* **EXERCISE INPUTS**:

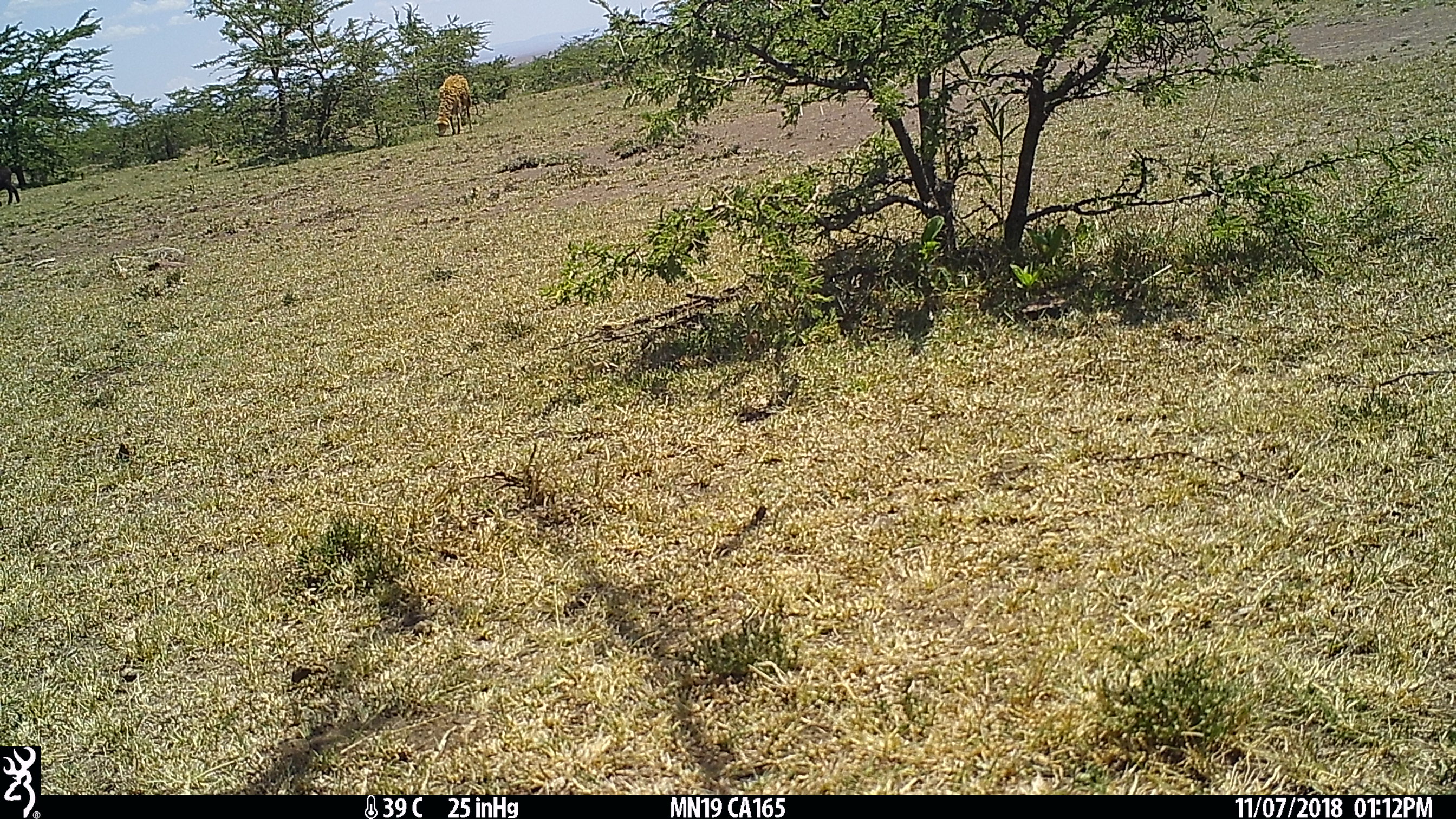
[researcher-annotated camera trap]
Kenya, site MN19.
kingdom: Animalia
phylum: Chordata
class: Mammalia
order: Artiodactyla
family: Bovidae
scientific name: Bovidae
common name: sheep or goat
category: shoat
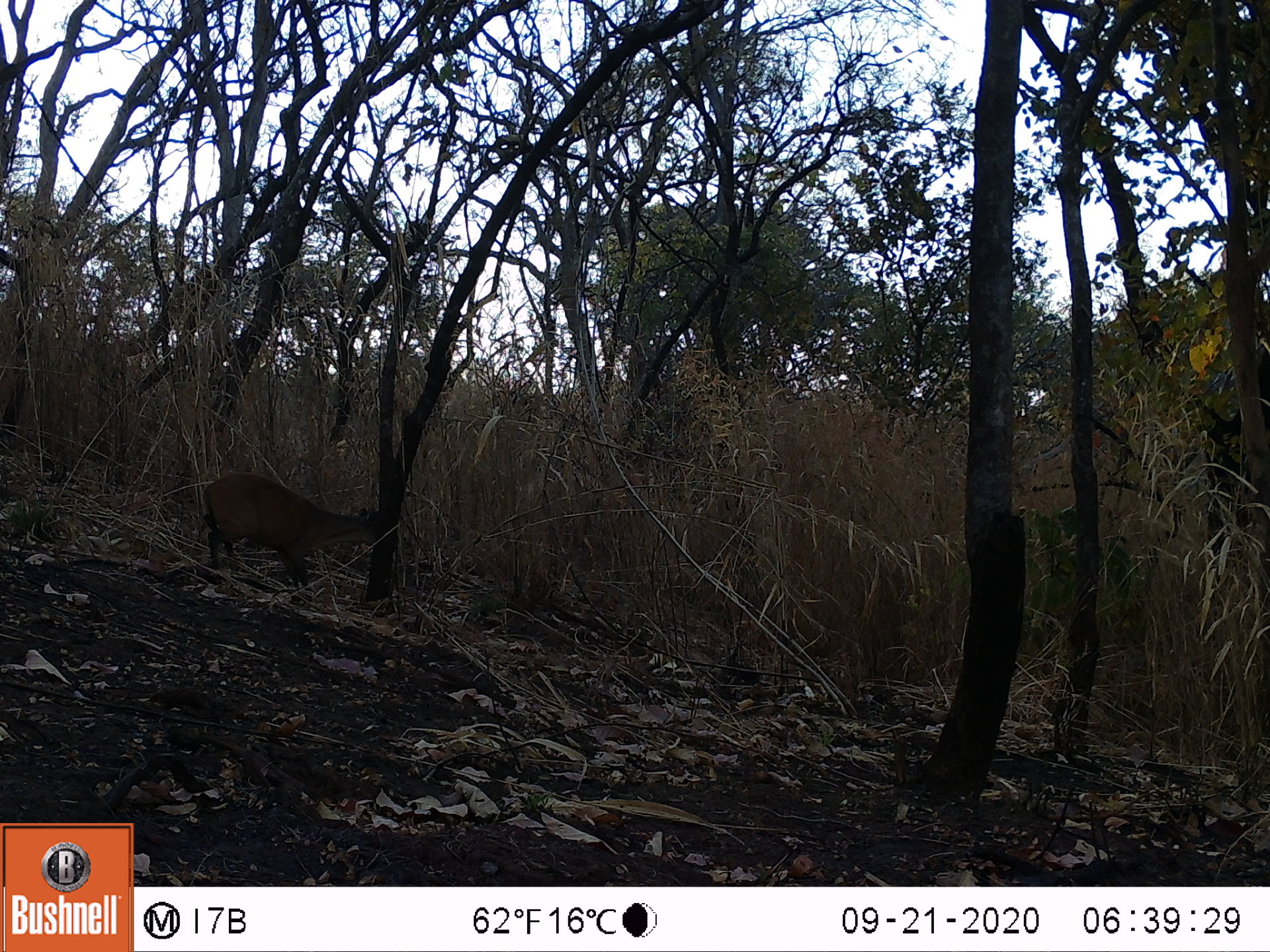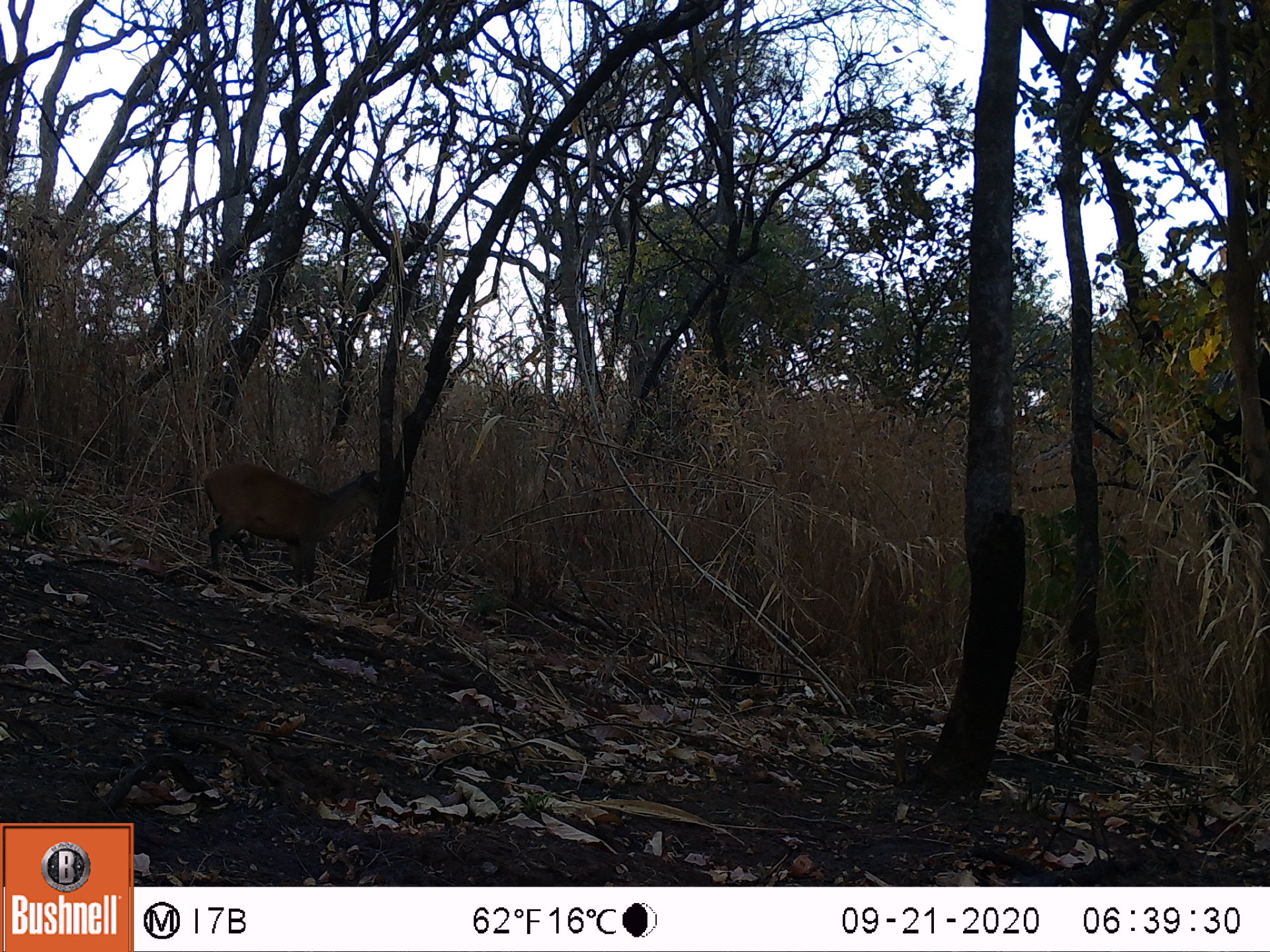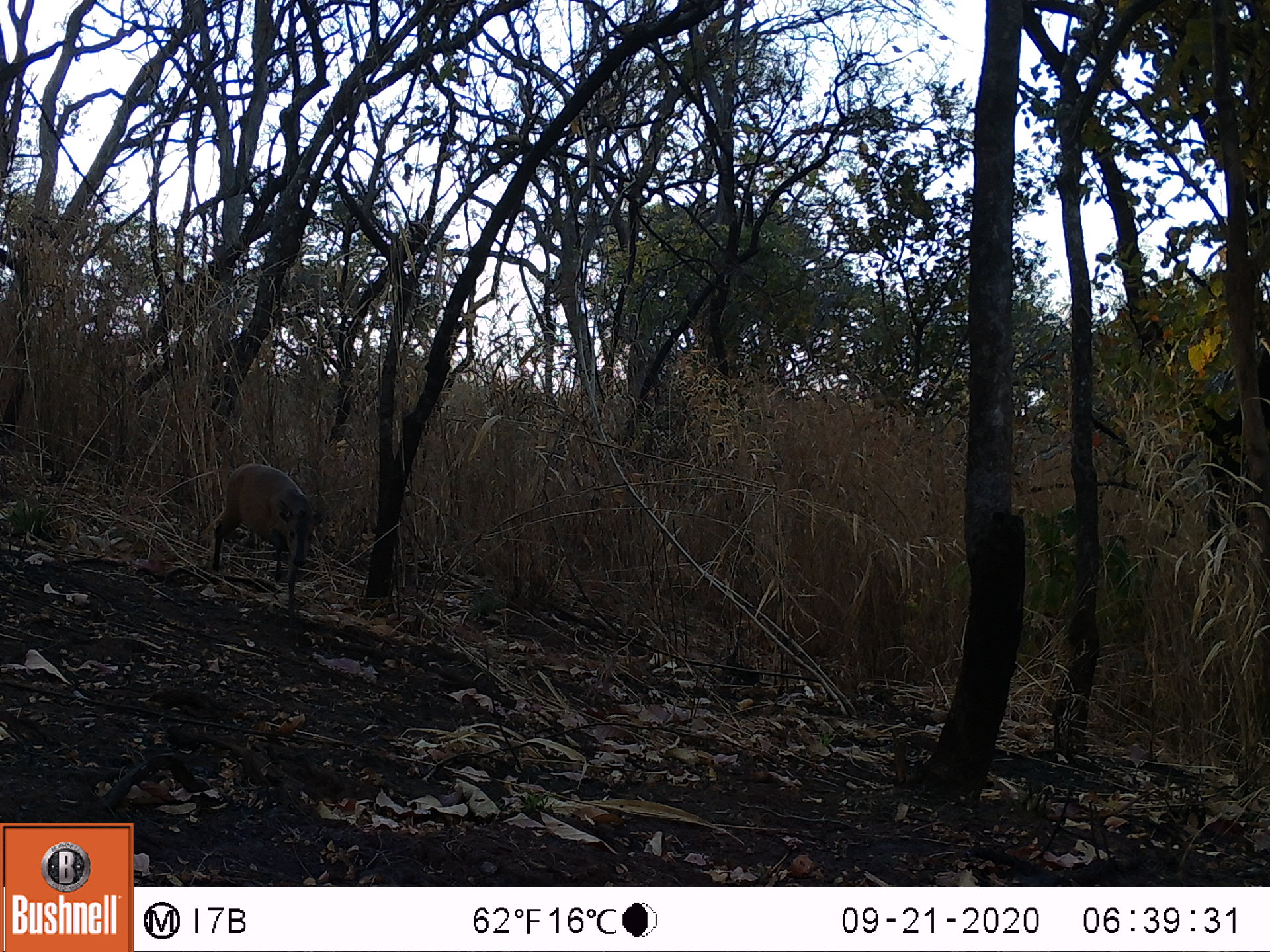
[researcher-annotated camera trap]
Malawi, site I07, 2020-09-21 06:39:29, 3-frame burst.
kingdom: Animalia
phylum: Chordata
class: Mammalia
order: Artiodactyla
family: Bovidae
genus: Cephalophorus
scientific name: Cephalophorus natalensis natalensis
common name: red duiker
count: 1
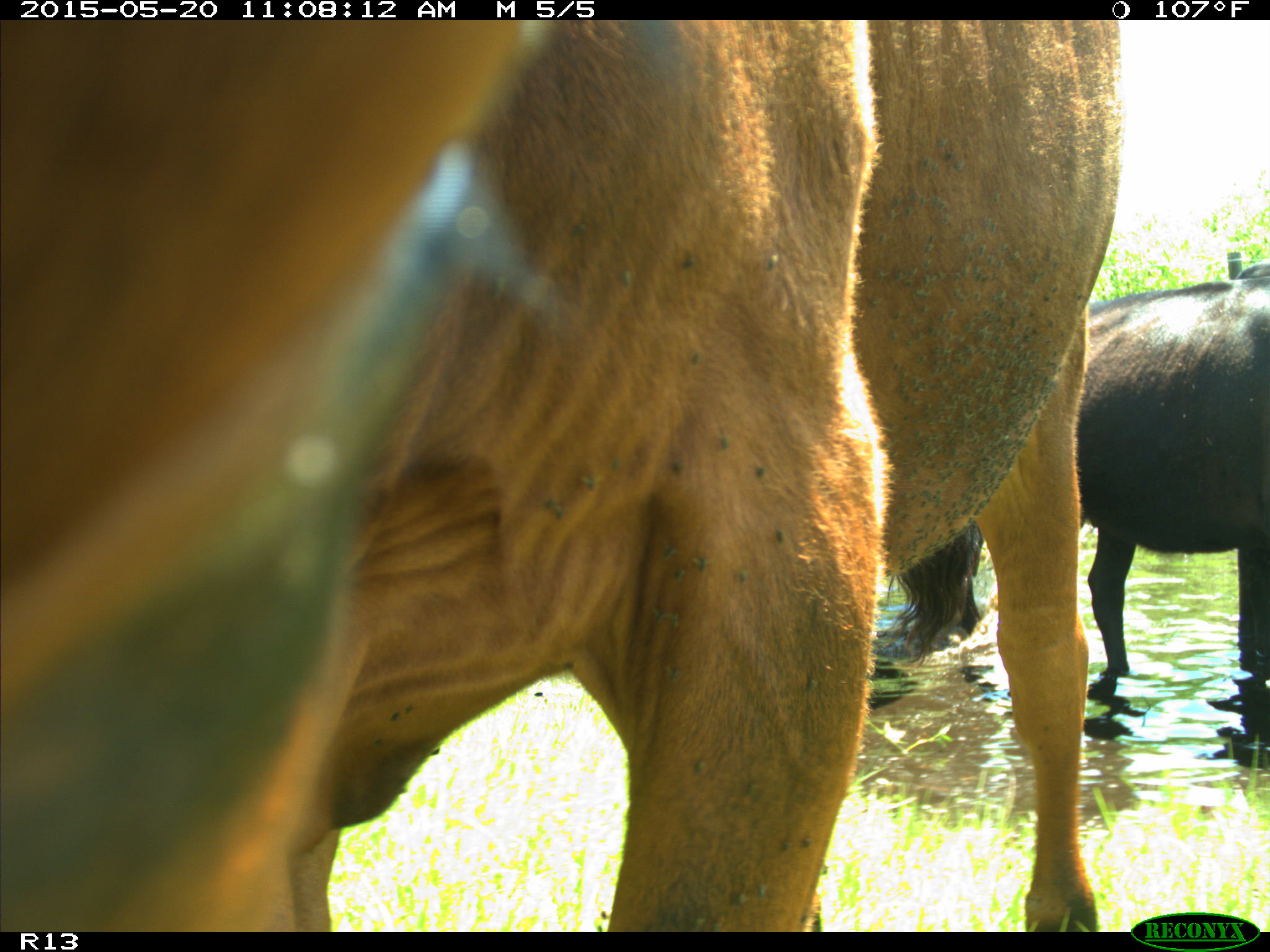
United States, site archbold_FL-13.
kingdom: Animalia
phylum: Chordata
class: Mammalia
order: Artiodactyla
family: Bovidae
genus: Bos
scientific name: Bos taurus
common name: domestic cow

* **AIM OF THE EXERCISE**:
Starting at the line that holds "United States, site archbold_FL-13.", set down each line exactly through the last line of the records above, and no others.

* **RESULT**:
United States, site archbold_FL-13.
kingdom: Animalia
phylum: Chordata
class: Mammalia
order: Artiodactyla
family: Bovidae
genus: Bos
scientific name: Bos taurus
common name: domestic cow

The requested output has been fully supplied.